L’opposto della separatezza o del conflitto fra visioni chiuse e totalizzanti. L’opposto della regressiva tentazione di qualificarsi in sede politica sulla base di un’identità religiosa.

La Margherita è stata il partito nel quale con maggiore coerenza, senza tentennamento alcuno, con sostanziale unanimità interna, sono stati affermati i valori del moderno federalismo europeista. Quei valori dovranno stare alla base del nascente Partito Democratico; da qui bisognerà partire per definire il suo sistema di alleanze internazionali. Riformismo ed europeismo sono le due bussole del partito nuovo.

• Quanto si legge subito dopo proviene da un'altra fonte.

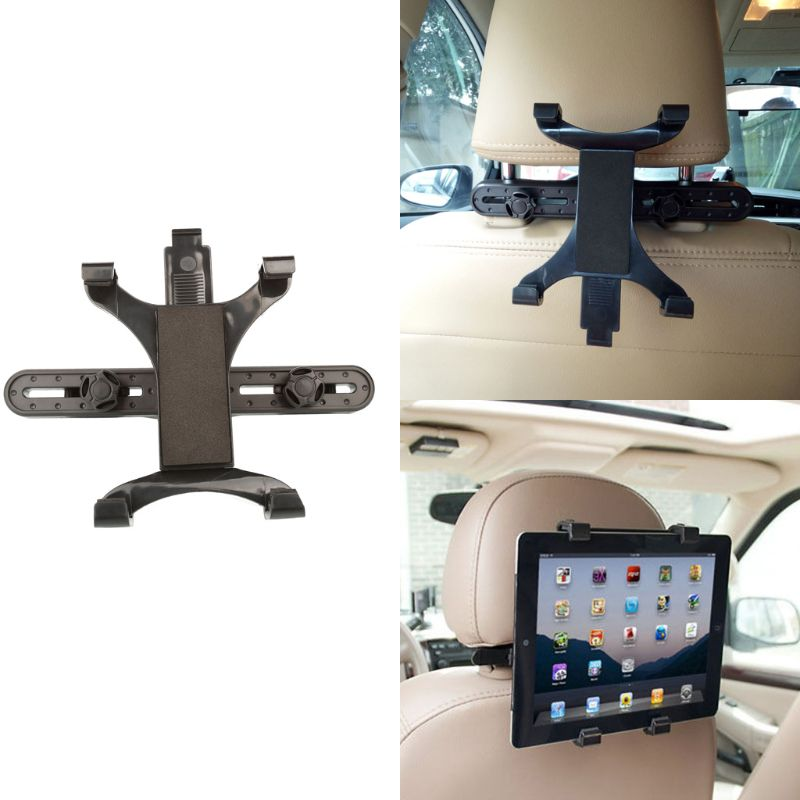 2 X Universal Headrest Car Seat Holder Mount for iPad Samsung Huawei Lenovo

Poiché il Partito Democratico nasce per costituire il soggetto dell’alternativa di centrosinistra in Italia, l’altro faro nella costruzione del suo sistema di alleanze dovrà essere rappresentato dal legame con coloro che, nei rispettivi paesi, svolgono la medesima funzione.

Lungo questa strada, orientato da quest’ultimo faro, il Partito democratico incontrerà certamente il Partito Socialista Europeo. Ma la qualità e l’intensità del rapporto che sarà possibile stabilire dipenderanno da quanto il PSE sarà in grado di condividere con noi il primo valore, quello europeista. E non potrà prescindere dal riconoscimento del fatto che il Partito Democratico non sarà un nuovo partito socialista, bensì un nuovo partito delle grandi tradizioni democratiche e riformatrici europee. Il partito nel quale dovrà saldarsi la frattura avvenuta nel riformismo europeo, a cavallo fra ‘800 e ‘900, fra liberalismo e socialismo; il partito nel quale dovranno trovare la loro casa, e non certo solo ospitalità, i cattolici liberali e democratici.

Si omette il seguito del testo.